Проще всего ответить — не мог, и не только из-за гигантской дистанции между сыном боннского певчего и главой Священной Римской империи. Иосиф запросто мог пренебречь условностями. Он иногда гулял по Вене без охраны, одетый как обычный бюргер, а порой по-свойски заглядывал к своей приятельнице графине фон Тун, где бывал и Моцарт. Но на четвёртый день пребывания Бетховена в Вене император покинул столицу, чтобы присоединиться к Екатерине II в её поездке по южным областям России и Крыму. Кажется маловероятным, чтобы накануне такого путешествия у императора нашлось время для посещения его венских друзей. С другой стороны… Почему, собственно, нет? Император был человеком одиноким; его тянуло к людям, которые видели в нём прежде всего приятного гостя, а не живое олицетворение громадной империи. И он искренне любил музыку. В любом случае личность Иосифа II была Бетховену небезразлична.
Состоявшееся и в то же время по крупному счёту не состоявшееся свидание с Моцартом навсегда осталось «занозой» в душе Бетховена. Несомненно, он мечтал вернуться в Вену и доказать своему кумиру, что он достоин считаться преемником его славы. Но ранняя смерть Моцарта перечеркнула эти надежды, и Бетховену пришлось вести с ним диалог не наяву, а лишь в искусстве.
Глава семьи
Мария Магдалена ван Бетховен скончалась 17 июля 1787 года в возрасте сорока одного года от туберкулёза лёгких или, говоря тогдашним языком, чахотки. Её похоронили на Старом кладбище — видимо, там же, где и других членов семьи, однако в настоящее время обнаружена лишь могила матери Бетховена, над которой в XX веке была воздвигнута памятная плита. На плите — даты жизни Марии Магдалены, слова Людвига («Она была мне такой доброй любящей матерью, лучшим моим другом») и эмблема боннского Дома Бетховена, опекающего захоронение.

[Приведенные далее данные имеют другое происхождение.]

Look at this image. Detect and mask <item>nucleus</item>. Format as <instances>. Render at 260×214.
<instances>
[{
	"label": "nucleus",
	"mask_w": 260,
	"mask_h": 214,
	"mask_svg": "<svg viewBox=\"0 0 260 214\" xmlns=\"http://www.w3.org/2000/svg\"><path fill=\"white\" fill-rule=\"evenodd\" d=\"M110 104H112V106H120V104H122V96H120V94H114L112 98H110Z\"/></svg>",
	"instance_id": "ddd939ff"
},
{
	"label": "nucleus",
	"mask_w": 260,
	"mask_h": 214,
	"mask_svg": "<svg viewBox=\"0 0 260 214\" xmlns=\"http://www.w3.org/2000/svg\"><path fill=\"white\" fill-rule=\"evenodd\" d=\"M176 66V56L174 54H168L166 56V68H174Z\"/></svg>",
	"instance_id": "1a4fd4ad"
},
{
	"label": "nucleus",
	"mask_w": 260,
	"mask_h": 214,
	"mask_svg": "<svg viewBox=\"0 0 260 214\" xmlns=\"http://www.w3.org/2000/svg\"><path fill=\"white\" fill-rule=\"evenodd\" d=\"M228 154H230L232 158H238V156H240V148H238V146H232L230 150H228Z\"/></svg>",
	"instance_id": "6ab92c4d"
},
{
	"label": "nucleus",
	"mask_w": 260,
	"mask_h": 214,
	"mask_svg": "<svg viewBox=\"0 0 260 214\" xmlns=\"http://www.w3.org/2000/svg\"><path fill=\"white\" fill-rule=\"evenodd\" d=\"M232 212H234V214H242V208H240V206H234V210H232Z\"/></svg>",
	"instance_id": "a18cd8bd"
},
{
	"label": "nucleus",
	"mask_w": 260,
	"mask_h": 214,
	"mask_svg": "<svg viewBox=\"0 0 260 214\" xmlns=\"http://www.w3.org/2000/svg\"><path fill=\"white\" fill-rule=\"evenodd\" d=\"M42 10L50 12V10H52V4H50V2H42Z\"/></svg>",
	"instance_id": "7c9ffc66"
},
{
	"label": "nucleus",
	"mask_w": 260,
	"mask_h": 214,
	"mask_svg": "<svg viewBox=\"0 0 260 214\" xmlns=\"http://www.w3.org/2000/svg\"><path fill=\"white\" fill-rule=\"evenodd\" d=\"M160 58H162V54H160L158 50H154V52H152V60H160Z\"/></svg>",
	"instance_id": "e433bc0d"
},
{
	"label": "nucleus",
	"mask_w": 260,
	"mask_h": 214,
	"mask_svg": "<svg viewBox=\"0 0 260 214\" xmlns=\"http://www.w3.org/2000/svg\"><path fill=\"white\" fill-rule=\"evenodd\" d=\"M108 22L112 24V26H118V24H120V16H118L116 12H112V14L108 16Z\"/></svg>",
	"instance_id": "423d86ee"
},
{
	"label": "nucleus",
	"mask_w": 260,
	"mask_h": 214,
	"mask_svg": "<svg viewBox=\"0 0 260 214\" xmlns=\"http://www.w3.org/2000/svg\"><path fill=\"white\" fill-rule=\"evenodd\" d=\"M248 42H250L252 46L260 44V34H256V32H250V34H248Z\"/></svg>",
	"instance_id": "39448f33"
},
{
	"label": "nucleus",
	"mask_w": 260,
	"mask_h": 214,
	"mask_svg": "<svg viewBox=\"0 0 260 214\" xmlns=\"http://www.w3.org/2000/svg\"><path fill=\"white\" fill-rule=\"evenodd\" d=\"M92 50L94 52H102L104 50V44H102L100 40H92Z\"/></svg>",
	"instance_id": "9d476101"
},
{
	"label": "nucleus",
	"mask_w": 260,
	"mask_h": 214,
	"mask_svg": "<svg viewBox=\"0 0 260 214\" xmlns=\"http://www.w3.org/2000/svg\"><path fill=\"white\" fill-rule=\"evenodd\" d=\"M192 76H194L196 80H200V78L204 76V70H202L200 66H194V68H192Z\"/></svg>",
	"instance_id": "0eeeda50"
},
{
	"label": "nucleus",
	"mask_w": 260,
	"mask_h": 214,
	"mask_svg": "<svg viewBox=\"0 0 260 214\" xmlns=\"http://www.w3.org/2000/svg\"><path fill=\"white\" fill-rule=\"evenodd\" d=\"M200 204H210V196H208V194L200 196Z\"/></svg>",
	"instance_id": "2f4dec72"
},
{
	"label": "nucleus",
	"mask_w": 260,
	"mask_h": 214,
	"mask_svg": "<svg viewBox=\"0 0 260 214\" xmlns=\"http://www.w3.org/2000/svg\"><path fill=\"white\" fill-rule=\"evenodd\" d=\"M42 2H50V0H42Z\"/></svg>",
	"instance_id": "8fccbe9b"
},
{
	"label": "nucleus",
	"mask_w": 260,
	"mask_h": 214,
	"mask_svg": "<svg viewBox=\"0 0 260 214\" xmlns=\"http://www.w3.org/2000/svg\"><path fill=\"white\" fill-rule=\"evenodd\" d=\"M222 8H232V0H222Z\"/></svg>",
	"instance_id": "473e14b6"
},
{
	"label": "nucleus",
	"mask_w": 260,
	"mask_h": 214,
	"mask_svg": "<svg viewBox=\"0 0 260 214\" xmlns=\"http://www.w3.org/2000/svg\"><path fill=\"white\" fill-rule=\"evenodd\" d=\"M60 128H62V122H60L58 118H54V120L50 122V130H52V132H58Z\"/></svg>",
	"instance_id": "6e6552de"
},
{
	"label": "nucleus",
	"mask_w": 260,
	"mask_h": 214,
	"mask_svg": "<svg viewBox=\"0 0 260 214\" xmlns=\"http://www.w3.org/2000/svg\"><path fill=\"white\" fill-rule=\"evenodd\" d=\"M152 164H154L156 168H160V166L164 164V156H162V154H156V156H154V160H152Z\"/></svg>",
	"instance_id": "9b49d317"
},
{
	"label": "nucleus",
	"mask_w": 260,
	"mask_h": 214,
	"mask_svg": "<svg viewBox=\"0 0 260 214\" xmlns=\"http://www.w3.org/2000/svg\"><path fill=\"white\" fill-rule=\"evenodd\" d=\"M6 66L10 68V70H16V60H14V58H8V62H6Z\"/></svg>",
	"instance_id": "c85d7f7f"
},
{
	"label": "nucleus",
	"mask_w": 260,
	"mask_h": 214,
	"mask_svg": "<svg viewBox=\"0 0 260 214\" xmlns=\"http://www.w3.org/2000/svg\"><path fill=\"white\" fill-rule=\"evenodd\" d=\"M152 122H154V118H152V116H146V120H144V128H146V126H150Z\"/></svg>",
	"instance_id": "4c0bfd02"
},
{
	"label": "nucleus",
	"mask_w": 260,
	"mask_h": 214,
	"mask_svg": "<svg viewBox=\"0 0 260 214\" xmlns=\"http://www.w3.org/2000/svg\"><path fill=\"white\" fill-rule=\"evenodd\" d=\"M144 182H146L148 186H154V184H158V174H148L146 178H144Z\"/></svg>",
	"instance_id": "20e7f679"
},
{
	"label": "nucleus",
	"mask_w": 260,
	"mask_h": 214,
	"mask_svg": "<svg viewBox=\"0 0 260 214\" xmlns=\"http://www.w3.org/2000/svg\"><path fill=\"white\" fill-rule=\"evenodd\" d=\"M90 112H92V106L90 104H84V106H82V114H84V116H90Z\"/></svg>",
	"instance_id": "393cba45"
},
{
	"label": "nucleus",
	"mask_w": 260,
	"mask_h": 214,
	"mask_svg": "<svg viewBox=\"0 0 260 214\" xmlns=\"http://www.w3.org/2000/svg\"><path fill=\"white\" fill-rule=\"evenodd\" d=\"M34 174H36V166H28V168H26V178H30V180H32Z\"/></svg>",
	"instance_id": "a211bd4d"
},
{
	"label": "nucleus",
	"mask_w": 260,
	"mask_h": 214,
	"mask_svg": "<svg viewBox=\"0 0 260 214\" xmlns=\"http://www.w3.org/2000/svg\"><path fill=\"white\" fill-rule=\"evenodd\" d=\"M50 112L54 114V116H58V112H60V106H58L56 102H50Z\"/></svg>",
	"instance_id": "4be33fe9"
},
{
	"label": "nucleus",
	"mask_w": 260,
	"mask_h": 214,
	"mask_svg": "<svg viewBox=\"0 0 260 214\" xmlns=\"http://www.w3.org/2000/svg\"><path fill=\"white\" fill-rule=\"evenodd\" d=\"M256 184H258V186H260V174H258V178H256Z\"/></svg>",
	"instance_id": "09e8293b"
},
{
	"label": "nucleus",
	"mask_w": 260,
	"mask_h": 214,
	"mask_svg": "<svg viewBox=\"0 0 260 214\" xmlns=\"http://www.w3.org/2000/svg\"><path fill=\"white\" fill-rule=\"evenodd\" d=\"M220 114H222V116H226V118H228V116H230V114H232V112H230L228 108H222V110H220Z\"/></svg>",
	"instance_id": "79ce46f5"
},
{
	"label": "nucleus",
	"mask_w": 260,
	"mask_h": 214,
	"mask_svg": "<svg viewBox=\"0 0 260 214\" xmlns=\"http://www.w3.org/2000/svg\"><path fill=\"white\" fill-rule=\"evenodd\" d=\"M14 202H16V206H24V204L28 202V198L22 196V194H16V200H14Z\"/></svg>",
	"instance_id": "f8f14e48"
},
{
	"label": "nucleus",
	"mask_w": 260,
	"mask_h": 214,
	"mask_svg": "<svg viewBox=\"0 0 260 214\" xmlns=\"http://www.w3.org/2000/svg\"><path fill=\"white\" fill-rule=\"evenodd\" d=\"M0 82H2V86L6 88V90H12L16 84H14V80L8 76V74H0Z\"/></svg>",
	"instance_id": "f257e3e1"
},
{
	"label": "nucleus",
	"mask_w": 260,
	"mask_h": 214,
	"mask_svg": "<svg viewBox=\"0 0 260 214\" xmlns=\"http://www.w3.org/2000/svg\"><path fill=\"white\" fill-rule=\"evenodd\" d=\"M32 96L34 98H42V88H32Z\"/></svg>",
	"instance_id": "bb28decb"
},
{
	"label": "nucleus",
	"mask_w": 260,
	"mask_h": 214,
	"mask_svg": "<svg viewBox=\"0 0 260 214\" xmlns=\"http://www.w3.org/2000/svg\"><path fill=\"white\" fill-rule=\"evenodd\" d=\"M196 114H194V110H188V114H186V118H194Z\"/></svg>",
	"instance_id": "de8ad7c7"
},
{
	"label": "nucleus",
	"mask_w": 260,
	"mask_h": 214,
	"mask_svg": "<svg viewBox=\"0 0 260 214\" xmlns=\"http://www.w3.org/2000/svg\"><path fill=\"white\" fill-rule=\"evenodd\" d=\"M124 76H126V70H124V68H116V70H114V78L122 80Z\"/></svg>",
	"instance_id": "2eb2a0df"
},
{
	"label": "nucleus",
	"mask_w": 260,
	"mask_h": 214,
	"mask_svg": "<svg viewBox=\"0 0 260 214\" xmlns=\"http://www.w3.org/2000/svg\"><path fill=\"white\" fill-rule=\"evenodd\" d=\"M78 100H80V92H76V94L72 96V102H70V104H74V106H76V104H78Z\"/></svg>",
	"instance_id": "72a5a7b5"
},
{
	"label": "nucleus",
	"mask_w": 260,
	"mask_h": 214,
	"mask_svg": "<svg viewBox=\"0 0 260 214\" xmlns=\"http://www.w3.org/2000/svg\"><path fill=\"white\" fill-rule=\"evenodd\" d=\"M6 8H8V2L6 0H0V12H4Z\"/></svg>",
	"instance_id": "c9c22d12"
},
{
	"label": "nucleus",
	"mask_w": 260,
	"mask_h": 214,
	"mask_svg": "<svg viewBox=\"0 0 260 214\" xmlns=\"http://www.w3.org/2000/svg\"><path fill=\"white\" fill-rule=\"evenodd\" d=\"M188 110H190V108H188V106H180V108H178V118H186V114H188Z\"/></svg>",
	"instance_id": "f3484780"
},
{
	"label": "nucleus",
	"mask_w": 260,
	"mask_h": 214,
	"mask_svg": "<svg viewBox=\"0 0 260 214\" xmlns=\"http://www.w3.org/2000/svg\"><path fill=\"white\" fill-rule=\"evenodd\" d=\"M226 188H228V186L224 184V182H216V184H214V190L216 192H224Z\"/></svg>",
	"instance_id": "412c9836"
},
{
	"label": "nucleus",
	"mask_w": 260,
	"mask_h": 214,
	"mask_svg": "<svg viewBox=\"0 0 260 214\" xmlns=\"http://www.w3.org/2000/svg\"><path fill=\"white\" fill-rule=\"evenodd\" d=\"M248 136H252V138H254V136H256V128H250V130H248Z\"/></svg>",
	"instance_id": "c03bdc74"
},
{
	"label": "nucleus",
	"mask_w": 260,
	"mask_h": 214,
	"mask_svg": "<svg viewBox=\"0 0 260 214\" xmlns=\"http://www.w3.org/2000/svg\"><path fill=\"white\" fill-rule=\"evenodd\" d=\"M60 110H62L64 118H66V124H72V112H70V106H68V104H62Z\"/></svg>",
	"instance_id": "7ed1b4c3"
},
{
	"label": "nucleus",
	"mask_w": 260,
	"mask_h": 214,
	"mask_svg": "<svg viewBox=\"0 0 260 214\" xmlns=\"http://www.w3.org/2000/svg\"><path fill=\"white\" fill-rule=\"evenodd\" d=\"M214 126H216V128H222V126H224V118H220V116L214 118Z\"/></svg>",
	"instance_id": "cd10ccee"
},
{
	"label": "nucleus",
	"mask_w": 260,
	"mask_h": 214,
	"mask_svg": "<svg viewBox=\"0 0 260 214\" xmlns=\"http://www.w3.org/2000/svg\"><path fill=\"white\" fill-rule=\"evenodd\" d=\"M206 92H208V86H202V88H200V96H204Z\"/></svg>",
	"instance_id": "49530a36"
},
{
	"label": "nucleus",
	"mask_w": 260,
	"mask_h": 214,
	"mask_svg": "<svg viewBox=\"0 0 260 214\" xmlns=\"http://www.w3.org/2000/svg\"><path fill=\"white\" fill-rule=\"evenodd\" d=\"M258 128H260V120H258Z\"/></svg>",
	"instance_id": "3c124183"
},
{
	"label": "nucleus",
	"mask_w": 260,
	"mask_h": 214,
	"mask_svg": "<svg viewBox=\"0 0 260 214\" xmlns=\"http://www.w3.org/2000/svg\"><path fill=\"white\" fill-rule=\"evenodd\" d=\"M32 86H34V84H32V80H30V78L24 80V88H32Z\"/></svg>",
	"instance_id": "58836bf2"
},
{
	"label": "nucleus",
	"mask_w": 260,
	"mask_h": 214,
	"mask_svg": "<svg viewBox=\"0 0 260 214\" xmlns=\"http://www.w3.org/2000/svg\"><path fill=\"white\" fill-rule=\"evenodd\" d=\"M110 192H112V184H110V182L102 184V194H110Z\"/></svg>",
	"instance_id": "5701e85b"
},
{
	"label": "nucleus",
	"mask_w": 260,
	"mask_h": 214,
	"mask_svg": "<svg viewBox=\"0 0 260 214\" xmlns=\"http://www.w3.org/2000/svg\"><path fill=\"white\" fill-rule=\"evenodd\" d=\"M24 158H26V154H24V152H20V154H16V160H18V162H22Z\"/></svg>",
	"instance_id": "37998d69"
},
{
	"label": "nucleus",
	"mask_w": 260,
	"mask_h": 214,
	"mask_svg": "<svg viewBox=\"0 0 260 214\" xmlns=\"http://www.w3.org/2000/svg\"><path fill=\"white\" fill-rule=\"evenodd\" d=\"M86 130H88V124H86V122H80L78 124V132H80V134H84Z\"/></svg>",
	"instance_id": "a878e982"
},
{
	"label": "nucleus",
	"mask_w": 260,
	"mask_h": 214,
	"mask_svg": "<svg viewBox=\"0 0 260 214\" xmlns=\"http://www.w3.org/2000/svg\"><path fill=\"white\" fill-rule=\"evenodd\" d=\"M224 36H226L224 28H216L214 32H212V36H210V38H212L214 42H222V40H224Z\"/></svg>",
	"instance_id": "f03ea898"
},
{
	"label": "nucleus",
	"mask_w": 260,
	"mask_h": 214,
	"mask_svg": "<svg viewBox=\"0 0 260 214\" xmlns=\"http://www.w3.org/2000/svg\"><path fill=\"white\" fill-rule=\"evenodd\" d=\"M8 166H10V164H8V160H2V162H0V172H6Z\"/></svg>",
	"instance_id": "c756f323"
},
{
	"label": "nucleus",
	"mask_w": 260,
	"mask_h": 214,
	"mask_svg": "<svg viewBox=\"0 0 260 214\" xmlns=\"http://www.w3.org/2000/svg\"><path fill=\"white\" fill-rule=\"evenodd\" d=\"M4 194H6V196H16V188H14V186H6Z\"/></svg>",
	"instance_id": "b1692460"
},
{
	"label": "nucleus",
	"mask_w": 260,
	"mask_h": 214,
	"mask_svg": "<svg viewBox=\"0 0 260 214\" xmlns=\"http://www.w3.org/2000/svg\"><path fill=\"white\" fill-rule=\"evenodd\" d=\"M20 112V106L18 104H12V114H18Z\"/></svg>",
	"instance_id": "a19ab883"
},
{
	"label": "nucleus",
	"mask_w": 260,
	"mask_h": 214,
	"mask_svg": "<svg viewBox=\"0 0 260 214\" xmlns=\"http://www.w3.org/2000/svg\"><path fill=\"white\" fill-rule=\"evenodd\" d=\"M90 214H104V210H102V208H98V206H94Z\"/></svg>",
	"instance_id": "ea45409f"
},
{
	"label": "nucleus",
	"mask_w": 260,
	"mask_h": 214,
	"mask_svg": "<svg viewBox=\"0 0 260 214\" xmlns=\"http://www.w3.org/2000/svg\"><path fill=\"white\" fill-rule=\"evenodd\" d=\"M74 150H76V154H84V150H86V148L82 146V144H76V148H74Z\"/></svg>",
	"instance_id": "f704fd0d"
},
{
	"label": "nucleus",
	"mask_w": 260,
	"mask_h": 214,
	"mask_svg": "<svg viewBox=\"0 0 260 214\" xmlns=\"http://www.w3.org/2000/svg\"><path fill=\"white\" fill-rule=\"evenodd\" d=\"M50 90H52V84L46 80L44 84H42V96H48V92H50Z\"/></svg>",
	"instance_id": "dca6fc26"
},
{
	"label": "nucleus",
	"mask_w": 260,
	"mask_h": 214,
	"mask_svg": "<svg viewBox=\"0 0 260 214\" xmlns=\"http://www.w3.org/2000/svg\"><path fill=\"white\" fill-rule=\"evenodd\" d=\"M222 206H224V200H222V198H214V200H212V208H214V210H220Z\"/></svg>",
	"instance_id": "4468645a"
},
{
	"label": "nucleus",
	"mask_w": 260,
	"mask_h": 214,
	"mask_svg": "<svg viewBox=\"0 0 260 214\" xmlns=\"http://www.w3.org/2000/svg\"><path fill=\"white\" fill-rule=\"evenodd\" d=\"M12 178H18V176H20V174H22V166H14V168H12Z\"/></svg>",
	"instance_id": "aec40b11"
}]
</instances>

Людвиг успел не только попрощаться с ней, но и провести последние месяцы у её постели. Впрочем, подолгу сидеть с больной у него, вероятно, не было времени. На юношу, помимо службы в капелле, свалились все заботы о семье, к чему он был не вполне готов ни по возрасту (17 лет ему исполнялось лишь в декабре, а сам он полагал, что даже и не 17, а 15), ни по душевному строю. Его распирало от мыслей и чувств, о которых он не мог рассказать никому, да и не к месту всё это было ни в кругу старших коллег, ни дома, где лежала умирающая мать, вечно ссорились между собой младшие братья и надрывалась плачем годовалая сестрёнка Гретхен.

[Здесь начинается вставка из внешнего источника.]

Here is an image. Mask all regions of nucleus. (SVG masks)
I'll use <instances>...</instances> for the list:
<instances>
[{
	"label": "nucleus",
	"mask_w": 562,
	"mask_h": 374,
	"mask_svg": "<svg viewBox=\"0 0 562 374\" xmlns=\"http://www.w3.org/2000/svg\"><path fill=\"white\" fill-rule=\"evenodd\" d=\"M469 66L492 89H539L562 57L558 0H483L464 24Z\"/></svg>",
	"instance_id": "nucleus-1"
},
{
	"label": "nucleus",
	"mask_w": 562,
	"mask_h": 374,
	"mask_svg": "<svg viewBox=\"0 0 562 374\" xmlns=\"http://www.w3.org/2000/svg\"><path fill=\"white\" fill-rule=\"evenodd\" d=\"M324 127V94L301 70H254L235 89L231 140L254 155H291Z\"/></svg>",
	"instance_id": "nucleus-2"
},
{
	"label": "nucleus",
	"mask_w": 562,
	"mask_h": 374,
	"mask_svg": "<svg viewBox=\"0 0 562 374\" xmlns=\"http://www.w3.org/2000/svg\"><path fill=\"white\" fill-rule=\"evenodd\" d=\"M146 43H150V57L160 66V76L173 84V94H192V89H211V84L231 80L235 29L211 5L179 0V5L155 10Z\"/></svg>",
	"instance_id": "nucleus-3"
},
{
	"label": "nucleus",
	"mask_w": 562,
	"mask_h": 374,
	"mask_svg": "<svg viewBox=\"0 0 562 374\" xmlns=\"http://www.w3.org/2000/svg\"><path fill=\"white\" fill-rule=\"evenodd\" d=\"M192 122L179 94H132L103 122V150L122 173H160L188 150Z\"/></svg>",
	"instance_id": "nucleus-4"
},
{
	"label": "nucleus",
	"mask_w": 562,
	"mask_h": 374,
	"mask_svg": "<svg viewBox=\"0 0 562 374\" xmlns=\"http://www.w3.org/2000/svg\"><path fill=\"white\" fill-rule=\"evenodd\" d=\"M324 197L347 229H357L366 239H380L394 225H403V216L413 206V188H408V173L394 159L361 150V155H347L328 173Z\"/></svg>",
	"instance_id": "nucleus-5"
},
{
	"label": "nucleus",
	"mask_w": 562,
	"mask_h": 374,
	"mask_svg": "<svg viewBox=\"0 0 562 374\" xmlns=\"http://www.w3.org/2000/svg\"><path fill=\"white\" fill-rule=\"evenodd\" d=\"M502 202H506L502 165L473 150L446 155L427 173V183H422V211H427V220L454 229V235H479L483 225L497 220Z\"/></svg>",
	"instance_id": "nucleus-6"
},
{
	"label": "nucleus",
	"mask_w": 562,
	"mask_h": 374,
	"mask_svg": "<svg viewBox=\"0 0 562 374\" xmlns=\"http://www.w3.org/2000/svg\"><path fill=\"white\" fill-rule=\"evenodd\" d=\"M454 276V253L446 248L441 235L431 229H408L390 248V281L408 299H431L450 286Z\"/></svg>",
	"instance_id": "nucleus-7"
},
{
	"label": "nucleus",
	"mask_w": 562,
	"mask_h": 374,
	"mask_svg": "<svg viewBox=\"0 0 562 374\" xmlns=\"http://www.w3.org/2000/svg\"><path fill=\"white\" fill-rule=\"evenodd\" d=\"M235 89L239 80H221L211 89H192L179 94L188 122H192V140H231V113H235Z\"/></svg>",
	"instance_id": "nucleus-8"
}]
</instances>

О том, что пришлось пережить юноше (по нынешним меркам, мальчику, почти ребёнку) в ужасное для него лето 1787 года, говорит самое раннее из его сохранившихся писем, адресованное советнику Йозефу Ульриху Иоганну фон Шадену в Аугсбург и датированное 15 сентября 1787 года:
«Я застал свою мать ещё в живых, но в самом немощном состоянии. У неё была чахотка, и после долгих страданий и мук она наконец около семи недель тому назад умерла. Она была мне такой доброй любящей матерью, лучшим моим другом. О, кто был счастливее меня, когда я мог ещё произносить сладостное слово — мать, — и знать, что оно услышано! Кому я могу сказать его теперь? Немым её обликам, которые рисует мне моё воображение? С той поры, как я вернулся сюда, на долю мне выпало мало завидных минут…»
В Аугсбурге Бетховен останавливался по пути в Вену и обратно. Судя по тому, что он успел завести там кое-какие знакомства, остановка была не совсем мимолётной. Возможно, Людвиг там просто застрял из-за отсутствия средств. Добрый человек фон Шаден не остался равнодушным к злоключениям юного путешественника и не только пригрел и приободрил его, но и дал ему в долг 27 флоринов. Много это или мало — смотря как судить. Для какого-нибудь подёнщика это были большие деньги (семья Моцарт платила в 1784 году своей служанке Элизабет всего 12 флоринов в год). Состоятельный адвокат, каким был Шаден, мог расстаться с такой суммой достаточно безболезненно. Возможно, его побудила к великодушию жена, Мария Анна, которая была хорошей пианисткой и даже сама немного сочиняла музыку. Мы не знаем, был ли в итоге выплачен долг; в письме Бетховен рассказывал Шадену о тяжёлых обстоятельствах своего существования после смерти матери и просил прощения за то, что пока не в состоянии вернуть деньги.